== SUPPLIED DATA ==

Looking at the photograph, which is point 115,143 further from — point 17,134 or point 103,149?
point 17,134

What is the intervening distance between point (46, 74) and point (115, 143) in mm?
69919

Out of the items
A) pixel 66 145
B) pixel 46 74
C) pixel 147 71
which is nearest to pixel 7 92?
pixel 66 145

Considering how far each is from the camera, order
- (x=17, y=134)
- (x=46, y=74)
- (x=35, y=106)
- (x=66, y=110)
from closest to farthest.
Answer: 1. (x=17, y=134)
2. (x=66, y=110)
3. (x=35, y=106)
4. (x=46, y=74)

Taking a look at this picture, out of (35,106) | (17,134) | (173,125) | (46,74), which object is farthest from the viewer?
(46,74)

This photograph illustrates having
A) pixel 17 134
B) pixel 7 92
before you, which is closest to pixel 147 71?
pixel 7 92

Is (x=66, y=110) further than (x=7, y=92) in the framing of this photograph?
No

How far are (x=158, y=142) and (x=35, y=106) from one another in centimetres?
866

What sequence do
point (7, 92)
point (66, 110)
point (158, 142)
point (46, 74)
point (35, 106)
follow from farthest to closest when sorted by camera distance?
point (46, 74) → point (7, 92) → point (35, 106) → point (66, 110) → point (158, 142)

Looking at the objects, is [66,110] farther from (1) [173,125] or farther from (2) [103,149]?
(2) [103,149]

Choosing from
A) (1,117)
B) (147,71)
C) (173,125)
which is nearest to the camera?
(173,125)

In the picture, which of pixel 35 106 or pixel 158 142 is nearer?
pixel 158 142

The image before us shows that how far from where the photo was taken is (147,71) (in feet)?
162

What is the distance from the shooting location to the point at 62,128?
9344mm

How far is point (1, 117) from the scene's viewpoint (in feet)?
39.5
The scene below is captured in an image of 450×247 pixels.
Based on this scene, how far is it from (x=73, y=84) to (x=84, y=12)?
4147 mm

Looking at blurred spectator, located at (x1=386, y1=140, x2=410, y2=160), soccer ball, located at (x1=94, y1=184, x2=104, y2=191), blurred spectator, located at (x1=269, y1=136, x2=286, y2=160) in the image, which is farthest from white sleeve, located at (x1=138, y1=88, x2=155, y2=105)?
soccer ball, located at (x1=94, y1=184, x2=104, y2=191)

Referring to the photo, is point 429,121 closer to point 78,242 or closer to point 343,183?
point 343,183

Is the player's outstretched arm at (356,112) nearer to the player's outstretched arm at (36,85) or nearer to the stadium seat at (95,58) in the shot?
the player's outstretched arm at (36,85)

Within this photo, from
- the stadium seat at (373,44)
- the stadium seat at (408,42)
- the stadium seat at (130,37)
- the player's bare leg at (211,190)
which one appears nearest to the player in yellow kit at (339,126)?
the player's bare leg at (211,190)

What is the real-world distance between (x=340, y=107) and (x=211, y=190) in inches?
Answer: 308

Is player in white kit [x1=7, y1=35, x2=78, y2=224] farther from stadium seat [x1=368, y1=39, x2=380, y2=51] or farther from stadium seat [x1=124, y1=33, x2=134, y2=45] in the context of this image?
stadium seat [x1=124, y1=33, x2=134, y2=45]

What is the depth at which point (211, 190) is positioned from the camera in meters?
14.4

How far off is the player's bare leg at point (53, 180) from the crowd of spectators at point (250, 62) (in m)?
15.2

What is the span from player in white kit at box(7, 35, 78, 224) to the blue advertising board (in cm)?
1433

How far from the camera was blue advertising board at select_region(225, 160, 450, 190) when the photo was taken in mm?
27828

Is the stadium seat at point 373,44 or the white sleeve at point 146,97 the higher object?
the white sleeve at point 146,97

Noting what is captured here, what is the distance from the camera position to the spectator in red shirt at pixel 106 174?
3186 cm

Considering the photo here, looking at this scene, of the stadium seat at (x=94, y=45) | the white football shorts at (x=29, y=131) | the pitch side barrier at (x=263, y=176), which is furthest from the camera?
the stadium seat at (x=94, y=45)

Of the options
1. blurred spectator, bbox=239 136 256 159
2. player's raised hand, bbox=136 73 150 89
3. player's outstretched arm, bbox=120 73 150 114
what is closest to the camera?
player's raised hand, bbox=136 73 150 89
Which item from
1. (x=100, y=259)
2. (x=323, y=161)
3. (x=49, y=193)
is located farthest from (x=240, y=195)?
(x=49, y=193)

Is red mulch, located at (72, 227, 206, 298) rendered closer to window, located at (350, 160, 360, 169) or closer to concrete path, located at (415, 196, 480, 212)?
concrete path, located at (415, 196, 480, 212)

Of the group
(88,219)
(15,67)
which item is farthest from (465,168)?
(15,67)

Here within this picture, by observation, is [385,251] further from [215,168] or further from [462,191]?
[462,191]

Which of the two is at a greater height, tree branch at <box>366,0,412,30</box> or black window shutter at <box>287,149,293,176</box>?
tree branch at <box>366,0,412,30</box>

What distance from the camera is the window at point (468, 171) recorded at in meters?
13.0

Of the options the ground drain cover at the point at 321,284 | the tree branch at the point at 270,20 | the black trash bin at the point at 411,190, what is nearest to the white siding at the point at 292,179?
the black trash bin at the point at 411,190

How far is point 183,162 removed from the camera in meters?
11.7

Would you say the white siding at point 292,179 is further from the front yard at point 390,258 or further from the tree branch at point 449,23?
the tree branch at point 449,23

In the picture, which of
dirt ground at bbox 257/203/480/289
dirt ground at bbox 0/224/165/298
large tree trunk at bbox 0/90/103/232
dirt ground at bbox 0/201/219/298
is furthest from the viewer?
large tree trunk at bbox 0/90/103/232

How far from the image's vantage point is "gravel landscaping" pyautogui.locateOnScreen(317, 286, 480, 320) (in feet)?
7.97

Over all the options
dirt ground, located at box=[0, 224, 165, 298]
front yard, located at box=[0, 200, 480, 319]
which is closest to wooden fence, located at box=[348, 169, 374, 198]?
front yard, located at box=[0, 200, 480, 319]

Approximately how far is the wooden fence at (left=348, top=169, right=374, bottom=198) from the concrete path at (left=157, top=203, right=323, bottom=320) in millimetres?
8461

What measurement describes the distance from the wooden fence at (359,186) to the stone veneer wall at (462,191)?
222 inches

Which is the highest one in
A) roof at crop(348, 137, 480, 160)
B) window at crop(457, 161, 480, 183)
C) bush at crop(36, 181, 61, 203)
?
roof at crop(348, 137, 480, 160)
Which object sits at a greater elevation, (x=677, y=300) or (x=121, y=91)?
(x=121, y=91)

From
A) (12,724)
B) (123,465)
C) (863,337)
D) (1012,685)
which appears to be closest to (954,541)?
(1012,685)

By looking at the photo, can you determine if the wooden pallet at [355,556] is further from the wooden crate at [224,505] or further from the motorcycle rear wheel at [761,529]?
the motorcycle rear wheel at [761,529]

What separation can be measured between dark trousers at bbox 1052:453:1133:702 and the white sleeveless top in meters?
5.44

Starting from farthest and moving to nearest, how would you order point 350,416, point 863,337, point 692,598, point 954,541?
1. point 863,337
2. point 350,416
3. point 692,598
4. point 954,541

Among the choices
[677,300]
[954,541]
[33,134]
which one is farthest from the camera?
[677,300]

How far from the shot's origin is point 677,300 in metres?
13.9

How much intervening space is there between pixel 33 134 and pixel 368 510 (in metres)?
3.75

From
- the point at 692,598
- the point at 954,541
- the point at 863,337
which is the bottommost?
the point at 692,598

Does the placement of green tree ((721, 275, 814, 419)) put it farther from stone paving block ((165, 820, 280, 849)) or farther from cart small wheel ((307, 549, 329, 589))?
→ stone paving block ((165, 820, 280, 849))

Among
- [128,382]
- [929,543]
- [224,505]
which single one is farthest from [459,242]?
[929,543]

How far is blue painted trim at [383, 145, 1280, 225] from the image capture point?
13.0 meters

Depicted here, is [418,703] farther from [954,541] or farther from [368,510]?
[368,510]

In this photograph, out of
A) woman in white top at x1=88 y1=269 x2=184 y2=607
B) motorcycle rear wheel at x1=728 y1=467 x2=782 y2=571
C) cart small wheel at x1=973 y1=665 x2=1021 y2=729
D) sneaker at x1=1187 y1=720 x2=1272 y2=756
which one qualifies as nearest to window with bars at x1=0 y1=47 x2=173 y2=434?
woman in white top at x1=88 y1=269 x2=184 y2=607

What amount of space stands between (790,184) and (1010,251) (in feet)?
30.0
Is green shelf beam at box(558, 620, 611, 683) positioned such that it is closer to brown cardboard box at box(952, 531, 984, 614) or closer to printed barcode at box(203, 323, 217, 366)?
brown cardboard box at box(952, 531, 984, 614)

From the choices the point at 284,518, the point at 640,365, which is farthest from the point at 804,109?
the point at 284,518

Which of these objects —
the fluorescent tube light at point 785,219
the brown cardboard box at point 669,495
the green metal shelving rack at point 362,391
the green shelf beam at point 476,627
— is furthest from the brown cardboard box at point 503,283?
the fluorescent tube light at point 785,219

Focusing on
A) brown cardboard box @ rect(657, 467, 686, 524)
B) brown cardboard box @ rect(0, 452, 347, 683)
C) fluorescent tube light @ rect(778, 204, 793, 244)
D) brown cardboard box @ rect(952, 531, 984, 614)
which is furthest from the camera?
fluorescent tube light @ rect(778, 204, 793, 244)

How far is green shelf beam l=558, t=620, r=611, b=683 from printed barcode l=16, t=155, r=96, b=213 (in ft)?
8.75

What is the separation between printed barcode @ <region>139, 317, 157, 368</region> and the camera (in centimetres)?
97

===

* [STATED GOAL] Convert the lines of the items, from the very first line through the line containing "point (46, 74) →", into a JSON list of strings with one string per line and no blank lines.

* [TASK RESPONSE]
[
  "Looking at the photograph, which is point 115,143 further from — point 17,134 or point 103,149?",
  "point 17,134",
  "What is the intervening distance between point (46, 74) and point (115, 143) in mm?",
  "69919",
  "Out of the items",
  "A) pixel 66 145",
  "B) pixel 46 74",
  "C) pixel 147 71",
  "which is nearest to pixel 7 92?",
  "pixel 66 145",
  "Considering how far each is from the camera, order",
  "- (x=17, y=134)",
  "- (x=46, y=74)",
  "- (x=35, y=106)",
  "- (x=66, y=110)",
  "from closest to farthest.",
  "Answer: 1. (x=17, y=134)",
  "2. (x=66, y=110)",
  "3. (x=35, y=106)",
  "4. (x=46, y=74)",
  "Taking a look at this picture, out of (35,106) | (17,134) | (173,125) | (46,74), which object is farthest from the viewer?",
  "(46,74)",
  "This photograph illustrates having",
  "A) pixel 17 134",
  "B) pixel 7 92",
  "before you, which is closest to pixel 147 71?",
  "pixel 7 92",
  "Is (x=66, y=110) further than (x=7, y=92) in the framing of this photograph?",
  "No",
  "How far are (x=158, y=142) and (x=35, y=106) from one another in centimetres?",
  "866",
  "What sequence do",
  "point (7, 92)",
  "point (66, 110)",
  "point (158, 142)",
  "point (46, 74)",
  "point (35, 106)",
  "follow from farthest to closest when sorted by camera distance?",
  "point (46, 74) → point (7, 92) → point (35, 106) → point (66, 110) → point (158, 142)"
]